Near-term prospects may be slim, given the approach of a US presidential election. President Bush -- who signed a farm bill last year that raised subsidies for mostly affluent farmers beyond all reason -- needs farm state votes. He's unlikely to offer more than lip service to the need to stop using US taxpayers' money to drive Third World farmers to the wall.
Indeed, Washington has offered to make deep cuts in subsidies only if Europe and Japan, even more indulgent of their farmers, do the same and poor countries lower high barriers to imports.
It would be both wise and humane for Washington to take the lead in pushing for new multilateral talks sooner rather than later. The future of the World Trade Organization as a trade referee is at risk, along with the global impulse toward lowering trade barriers.

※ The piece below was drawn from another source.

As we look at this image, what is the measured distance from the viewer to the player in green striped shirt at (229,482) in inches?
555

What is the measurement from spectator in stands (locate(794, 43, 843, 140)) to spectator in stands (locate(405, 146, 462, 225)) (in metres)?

Absent a consensus on trade, investment and development, bilateral deals -- and unilateral actions by the most powerful countries -- could do more harm than good.
Cancun was meant to advance a process begun two years ago and meant to be completed by the end of next year. Successful completion, according to the World Bank, could help raise global economic output by more than $500 billion yearly and lift 144 million people out of poverty by 2010.
What's crucial now is to curb the forces that have driven many countries' trade policies. That the poor countries took a stand should not provoke the rich into taking it as a declaration of war rather than the declaration of independence it is. Their actions must be seen in the context of their people's poverty and their inability to break out of the trap in which some wealthy countries' policies have put them.
Too much has been gained to allow the Cancun failure to point the world back toward the escalating protectionism that, in the 1930s, led to catastrophe.